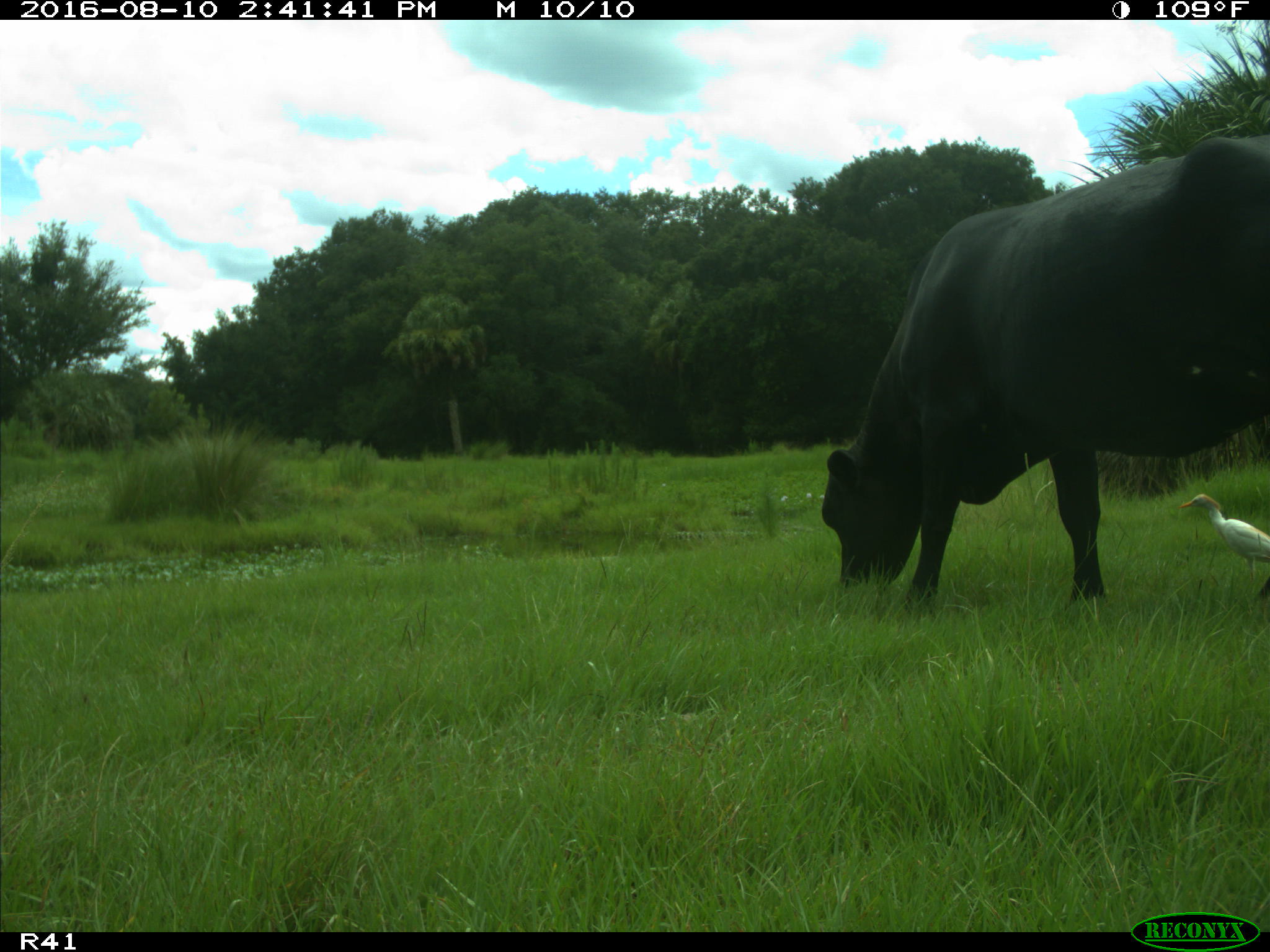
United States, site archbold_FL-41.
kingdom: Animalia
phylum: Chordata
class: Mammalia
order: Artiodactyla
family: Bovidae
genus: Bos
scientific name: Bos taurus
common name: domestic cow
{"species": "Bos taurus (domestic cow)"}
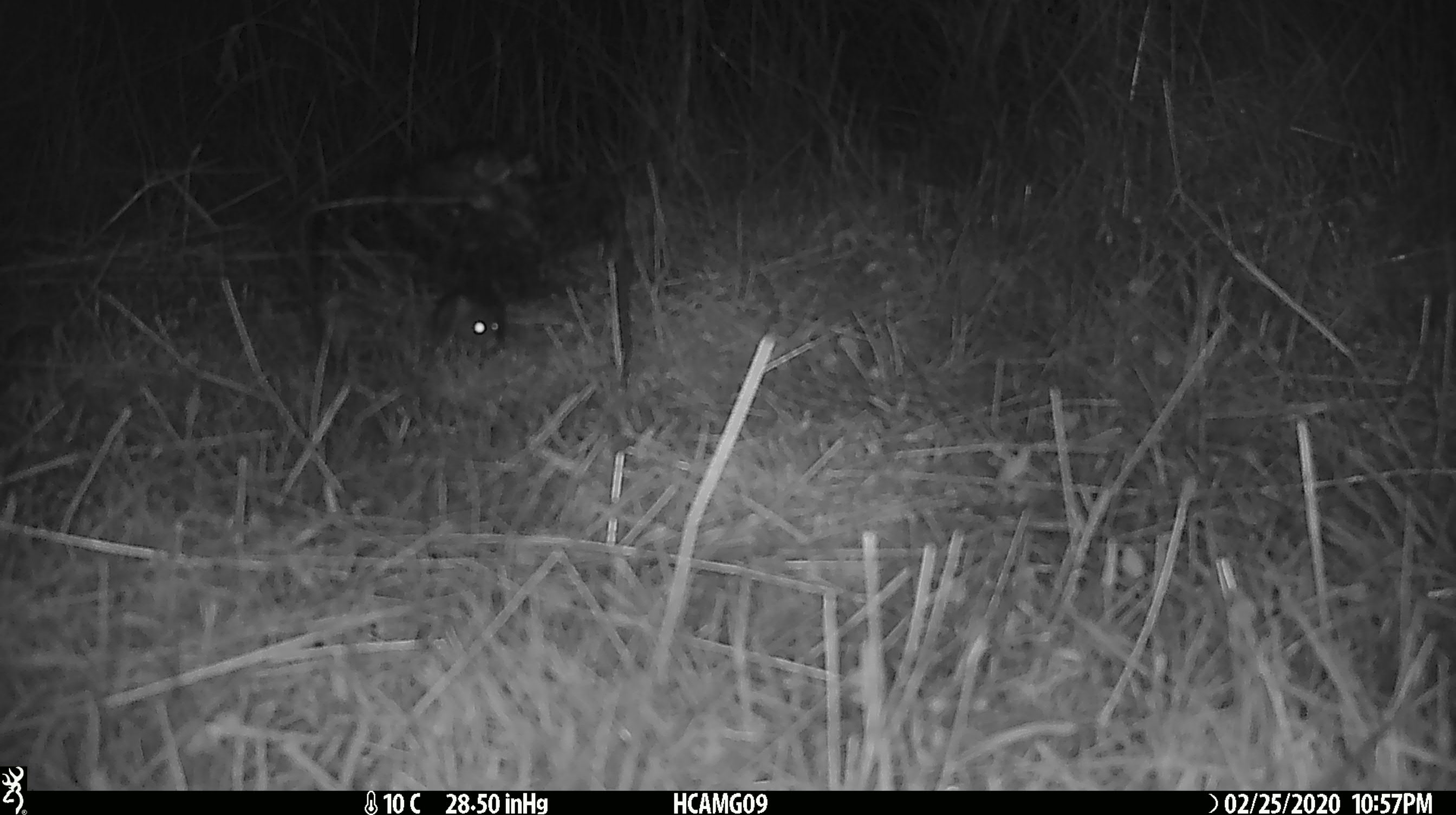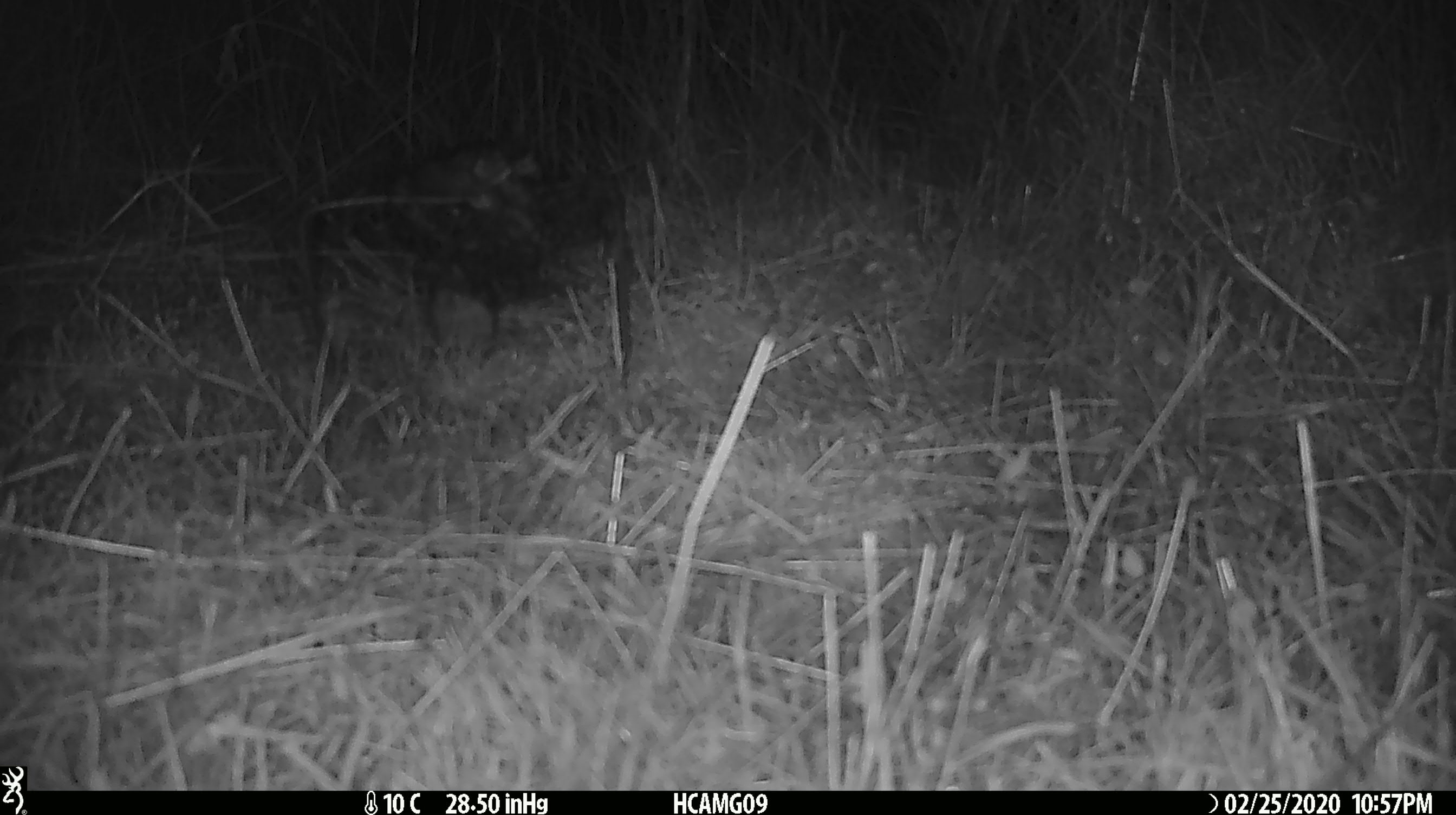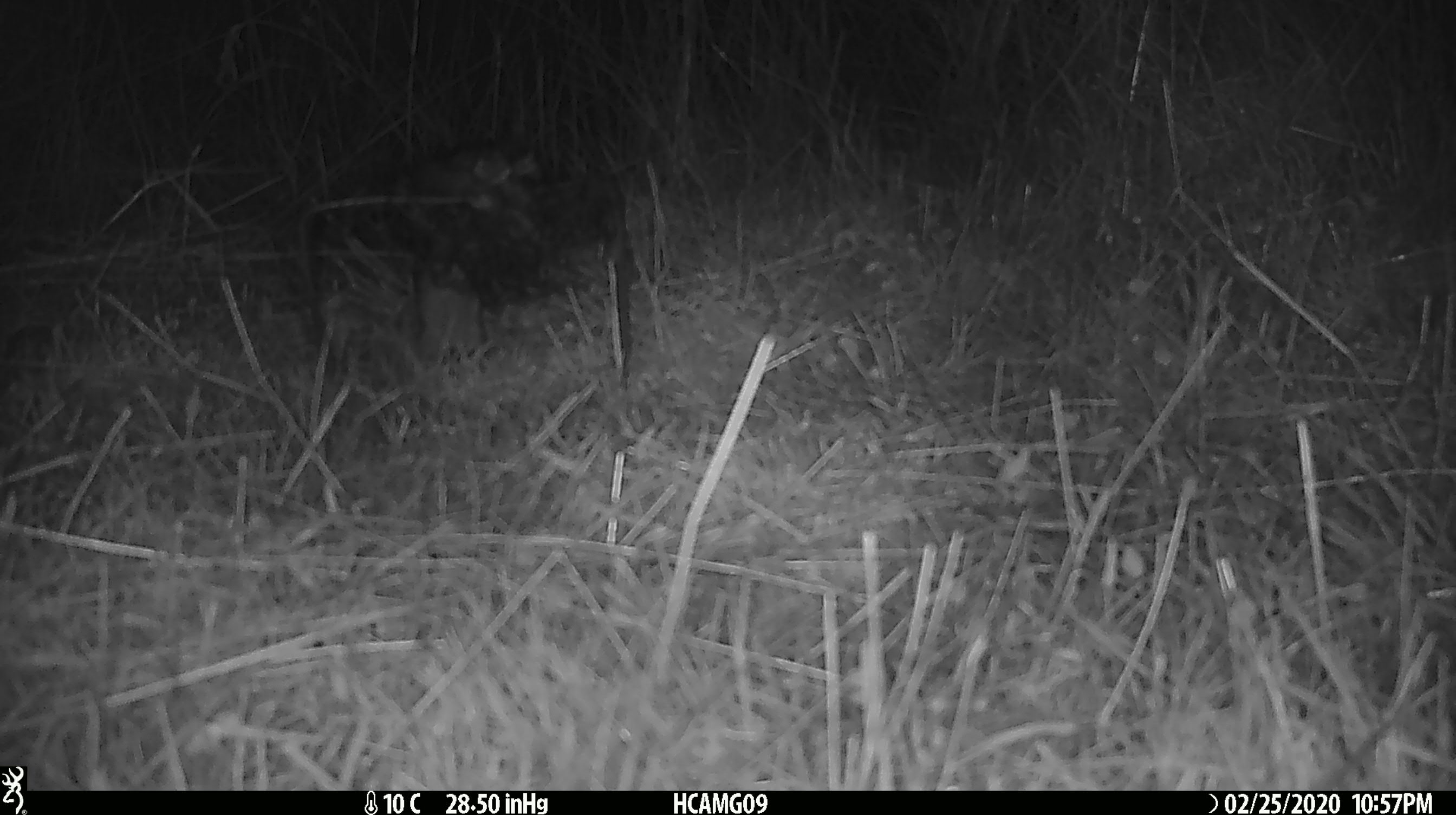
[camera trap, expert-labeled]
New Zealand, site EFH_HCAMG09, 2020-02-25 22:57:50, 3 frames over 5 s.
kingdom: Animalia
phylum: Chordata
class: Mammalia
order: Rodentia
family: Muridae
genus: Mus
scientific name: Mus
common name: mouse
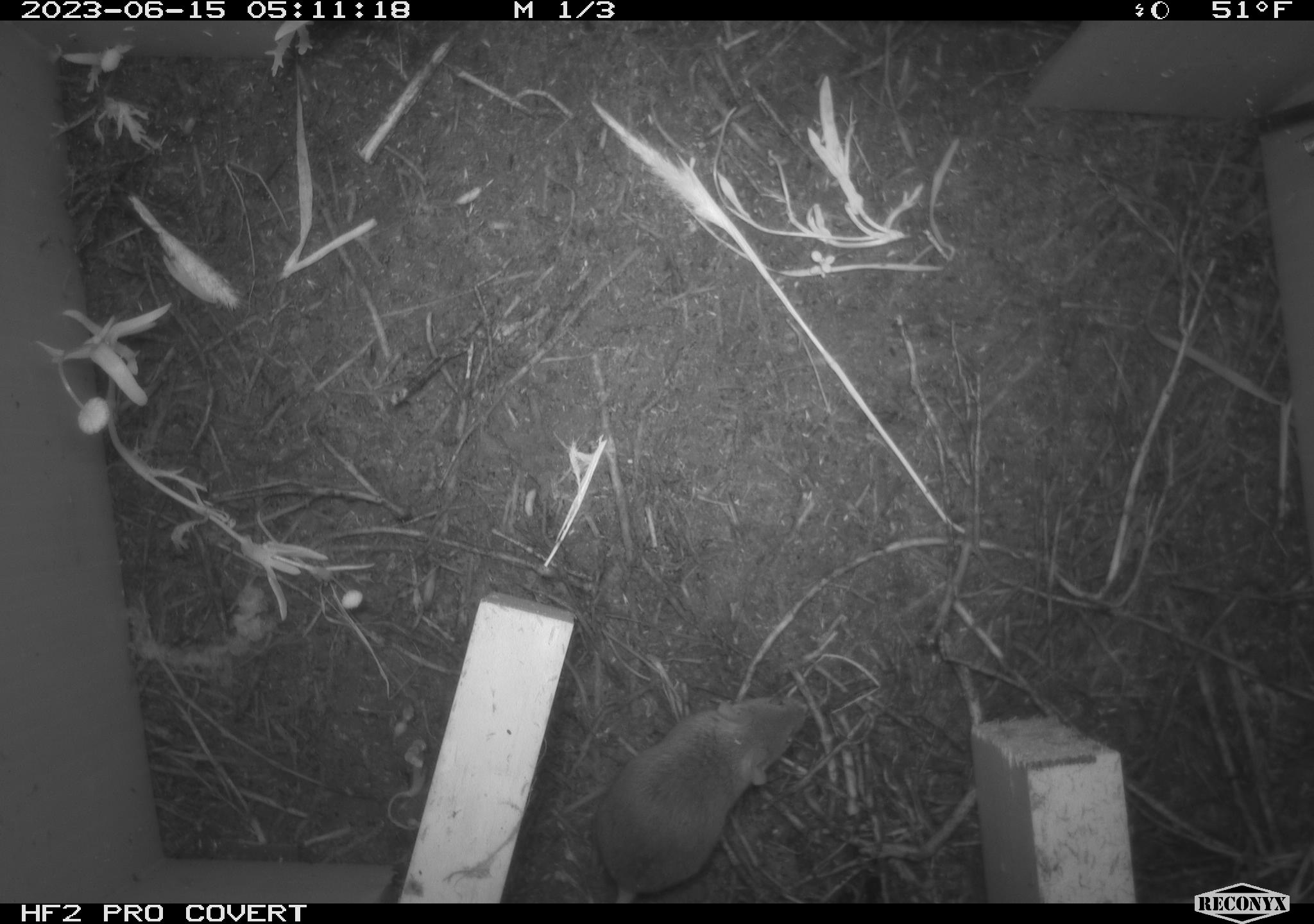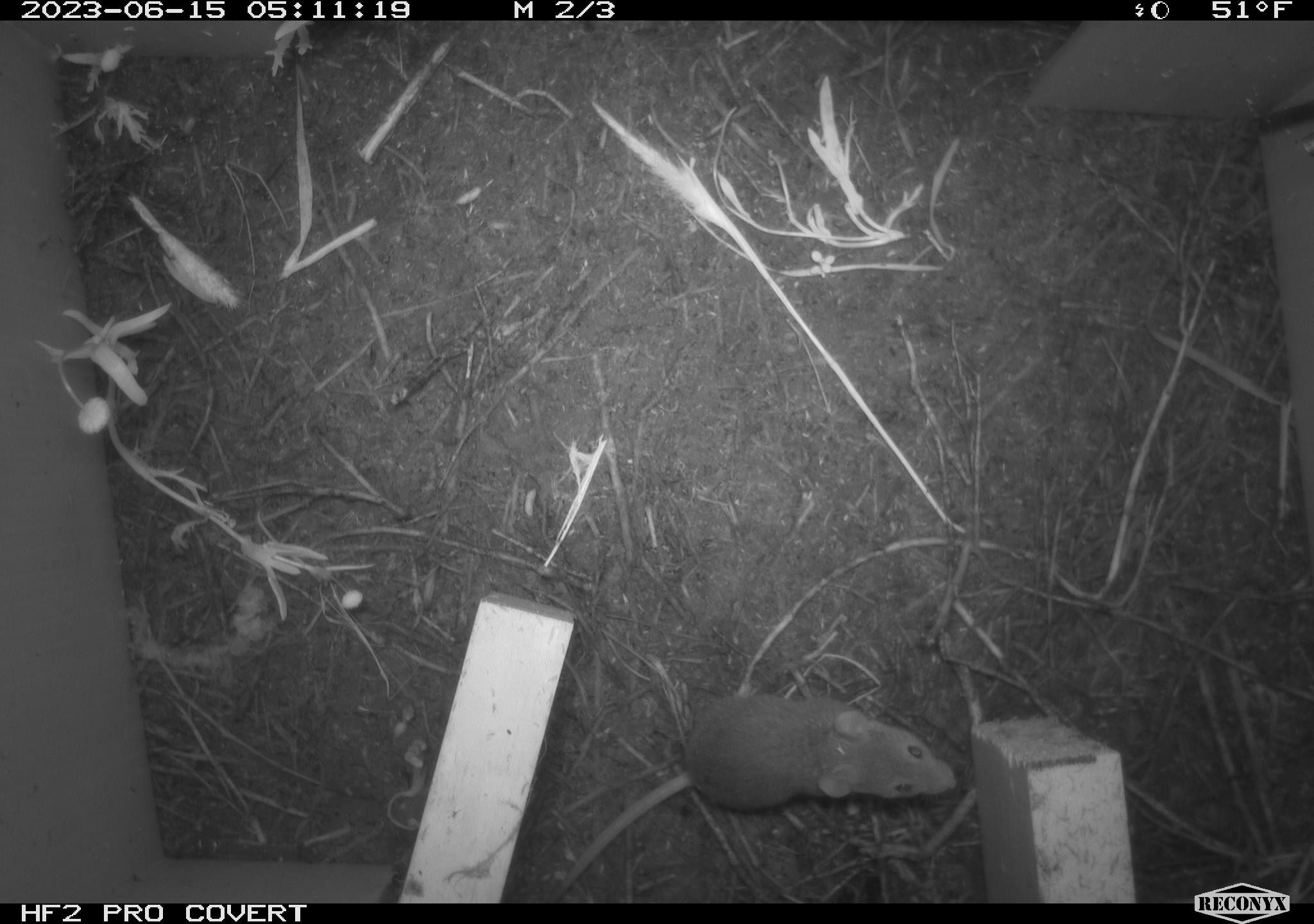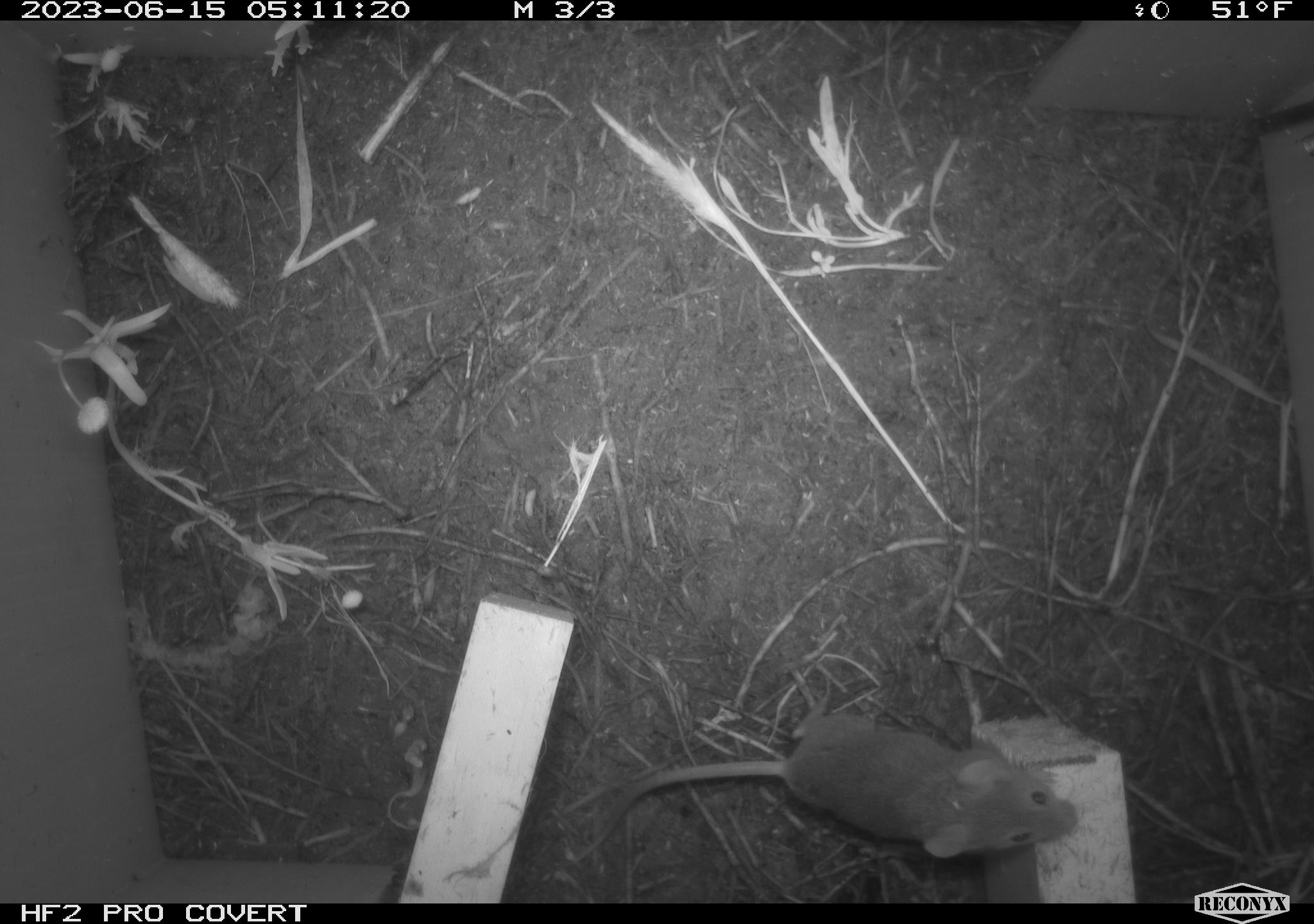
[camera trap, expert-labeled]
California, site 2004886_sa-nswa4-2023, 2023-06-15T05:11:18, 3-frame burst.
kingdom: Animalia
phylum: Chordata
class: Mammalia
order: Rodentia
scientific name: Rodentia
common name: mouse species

» **Task**
If a record contains a picture, leave the picture out; repeat the record itself exactly.

» **Worked solution**
United States, site archbold_FL-41.
kingdom: Animalia
phylum: Chordata
class: Mammalia
order: Artiodactyla
family: Bovidae
genus: Bos
scientific name: Bos taurus
common name: domestic cow
{"species": "Bos taurus (domestic cow)"}
[camera trap, expert-labeled]
New Zealand, site EFH_HCAMG09, 2020-02-25 22:57:50, 3 frames over 5 s.
kingdom: Animalia
phylum: Chordata
class: Mammalia
order: Rodentia
family: Muridae
genus: Mus
scientific name: Mus
common name: mouse
[camera trap, expert-labeled]
California, site 2004886_sa-nswa4-2023, 2023-06-15T05:11:18, 3-frame burst.
kingdom: Animalia
phylum: Chordata
class: Mammalia
order: Rodentia
scientific name: Rodentia
common name: mouse species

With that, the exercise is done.